▶ _REQUIRED ACTIONS_
- a) In the passage on melody and speech stimuli below, what was the total duration of each melody?
- b) Go on with the passage on melody and speech stimuli below, starting right after its last sentence.

SELECTED TEXT START

Note that two different starting tones were used for the melody composition, e.g., do re mi fa mi re do (the first panel of Figure 5) and re mi fa so fa mi re (the second panel of Figure 5). The reason is that if we stick to one starting tone (e.g., do), then inevitably some of the manipulated notes will be chromatic (i.e., mainly the black keys in the context of C major), for example, under the condition where the target note is 2 semitones above its preceding note (e.g., E–#F). Chromatic tones within C major are highly dissonant and unpleasant (Krumhansl, 1990) and hence would have an impact on listeners’ response in terms of melodic expectation. Therefore, in this study two starting tones were used for the stimuli composition to avoid the possible occurrence of chromatic tones.

Each note of the melody was of equal amplitude (56 dB) and was 0.5 s in duration except the last note (which was three times as long as the previous note because it was a dotted half note in time signature 3/4). This was so designed as to avoid the possible contribution of intensity and duration to the perception of prominence (accent; Ellis and Jones, 2009), since the focus of this study was on melodic (pitch) prominence. The total duration of each melody was 4.5 s. All melodies were created using Finale 2011 (piano sound).

Procedure

For the speech experiment, the stimulus sentence was presented three times in a pseudorandom order on a computer. Listeners performed two tasks on separate days: For the first task, they rated the degree of focus conveyed by the syllable “zhe” (this) of every sentence on a scale of 1–3 (1= no focus; 2 = focus; and 3 = a strong degree of focus). Then, a week later, they were invited back to finish the second task. The stimuli for the second task were the same as the first task, but listeners were asked to rate the degree of surprise conveyed by the syllable “zhe” of each sentence on a scale of 1–3 (1= not surprising; 2 = surprising; and 3 = very surprising). In particular, surprise means the participants’ surprise after hearing the stimuli. To insure listeners can distinguish between “focus” and “surprise,” different pragmatic contexts were provided. For focus, the context was: He wanted to solve this rather than that problem. For surprise, the context was: It was so surprising that he (a very clever student) wanted to solve this problem in an intelligence contest. The problem was so simple that even a not-so-clever student could easily solve, and it turned out that he (with superb intelligence) wanted to solve this problem to show how clever he was.

SELECTED TEXT END
DATA SHOWN START

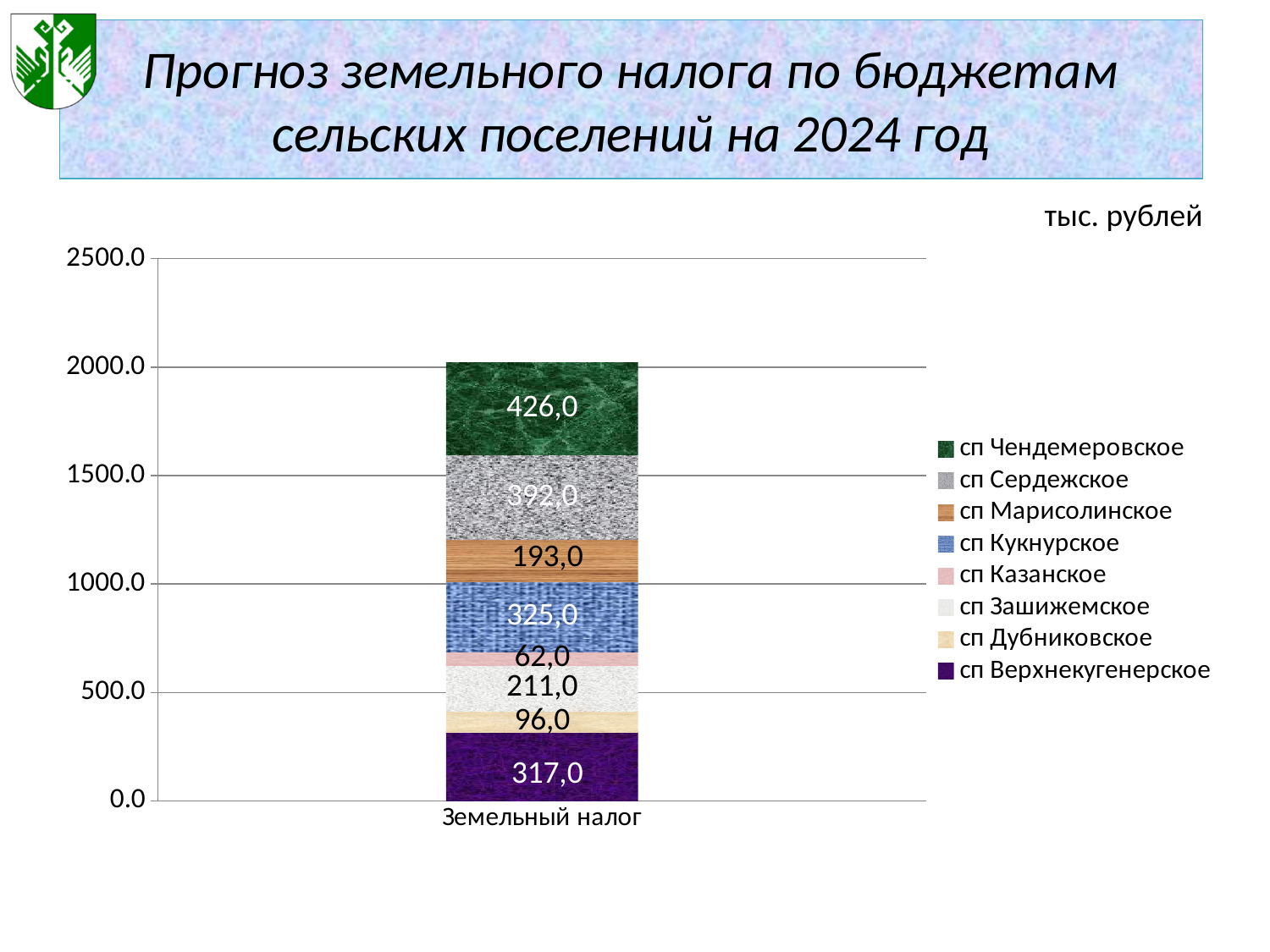
What unit of measurement is indicated above the chart? тыс. рублей Which is larger, the value for сп Зашижемское or the value for сп Марисолинское? сп Зашижемское Which settlement has the lowest land tax forecast value? сп Казанское What kind of chart is shown on the slide? stacked bar chart What is the difference between the values for сп Чендемеровское and сп Сердежское? 34,0 What value is shown for сп Верхнекугенерское? 317,0 What is the total of all segments in the stacked bar? 2022,0 What value is shown for сп Кукнурское? 325,0 What value is shown for сп Чендемеровское in the stacked bar? 426,0 How many series does the legend list? 8 Is the total height of the stacked bar greater or less than 2000? greater Which settlement has the highest land tax forecast value? сп Чендемеровское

DATA SHOWN END

▶ _RESPONSES IN ORDER_
- a) 4.5 seconds.

- b)
The music experiment was carried out on a different day than the speech experiment. Similar to the speech experiment, each melody was presented three times in a pseudorandom order on a computer. The same group of listeners participated in the experiment and performed two tasks: For the first task, they rated the degree of melodic accent conveyed by the fourth note of every melody on a scale of 1–3 (1= no melodic accent; 2 = melodic accent; and 3 = a strong degree of melodic accent). The participants were briefed before the tasks what melodic accent refers to and they were given a practice section (with stimuli different from the experimental task) to familiarize themselves with this concept. A week later, they were invited back to finish the second task. The stimuli for the second task were the same as the first task, but listeners were asked to rate the degree of surprise (i.e., how out of expectation when listening to the string of notes) conveyed by the fourth note of each melody on a scale of 1–3 (1= not surprising; 2 = surprising; and 3 = very surprising).

For all the experimental sessions, counterbalancing of the tasks and experiments was used to minimize the order effect.

Results

Mixed ANOVAs with a between-subject factor (group: musicians vs. non-musicians) and two within-subject factors (type: music vs. speech; interval size) were conducted for the conditions of prominence (focus in speech and melodic accent in music) and surprise, respectively. The results showed that the main effect of group was non-significant in both the prominence and surprise conditions, i.e., no significant differences were found between musicians and non-musicians in terms of their ratings of pitch prominence [F(1, 28) = 0.51, p = 0.48] or surprise [F(1, 28) = 0.02, p = 0.89]. Further, no significant interactions were found between group and other factors (type, interval) in the prominence condition: group * type [F(1, 28) = 0.053, p = 0.82], group * interval [F(11, 308) = 0.12, p = 0.998], and group * type * interval [F(11, 308) = 0.09, p = 0.99], or in the surprise condition: group * type [F(1, 28) = 0.22, p = 0.65], group * interval [F(11, 308) = 0.11, p = 0.99], and group * type * interval [F(11, 308) = 0.14, p = 0.99].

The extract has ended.